**TEXT PASSAGE**
>>

Since there is an uneven amount of female and males students who answered all questions under Parental View, let's go ahead and take a look at the density.

In [31]:
sb.kdeplot(data=df_pisa.query('gender=="Female"')['parents'], shade=True, color='dodgerblue', bw=1/4, label='Female')
sb.kdeplot(data=df_pisa.query('gender=="Male"')['parents'], shade=True, color='pink', bw=1/4, label='Male')
plt.title('PARENTAL VIEW OF MATHEMATICS BY GENDER (DENSITY CURVE)')
plt.xlabel('score')
plt.ylabel('number of students');
C:\Users\jsamala\Anaconda3\lib\site-packages\statsmodels\nonparametric\kde.py:448: RuntimeWarning: invalid value encountered in greater
  X = X[np.logical_and(X > clip[0], X < clip[1])] # won't work for two columns.

<<

**INFORMATION SUPPLIED**
>>

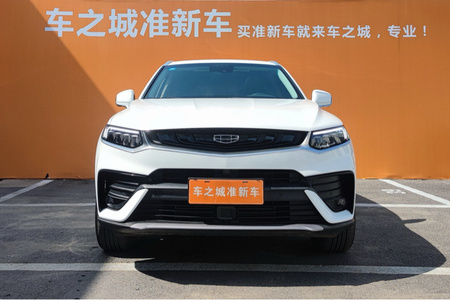 铜陵二手吉利星越 2019款 300T 双离合 两驱 耀星者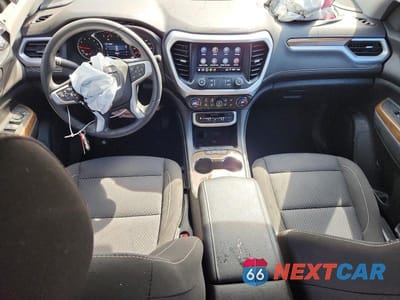 Zdjęcie 8 z 12 samochodu: 2023 GMC ACADIA SLE VIN:1GKKNKL40PZ172396 - miniatura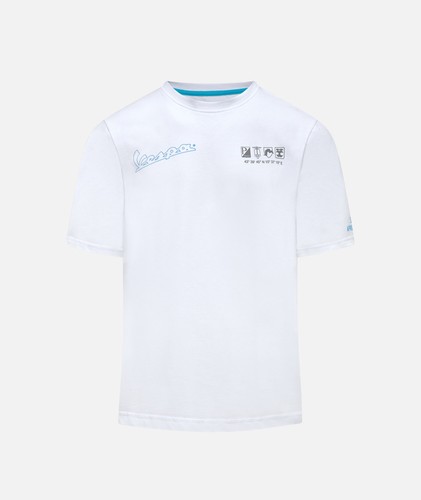 Shirt vespa unisex - vespa,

<<

**TASK OBJECTIVE**
Can you extend the notebook excerpt on parental views of mathematics by gender, picking up right after its last line? Nothing in the data is needed here.

**ANSWER SECTION**
C:\Users\jsamala\Anaconda3\lib\site-packages\statsmodels\nonparametric\kde.py:448: RuntimeWarning: invalid value encountered in less
  X = X[np.logical_and(X > clip[0], X < clip[1])] # won't work for two columns.

Again we see that only a slight amount of male students view their parent's having a higher perception of mathematics.

GENDER BY ATTITUDE

In [32]:
#Subsection Attitude
attitude=['motivation', 'anxiety','interest', 'work_ethic', 'behavior', 'self']

fig, ax= plt.subplots(nrows=2,ncols=3,figsize=[20,12])

#binsizes were determined by number of questions per section.
#binsizes = 1/(number of questions per section)
binsizes=[1/4,1/5,1/4,1/9,1/8,1/5]

ax=ax.flatten()
i=0

for feature in attitude:
    bins=np.arange(min(df_pisa[feature]), max(df_pisa[feature]) +binsizes[i], binsizes[i])
    ax[i].hist(data=df_pisa.query('gender=="Female"'), x=feature, bins=bins,label='Female', alpha=.4)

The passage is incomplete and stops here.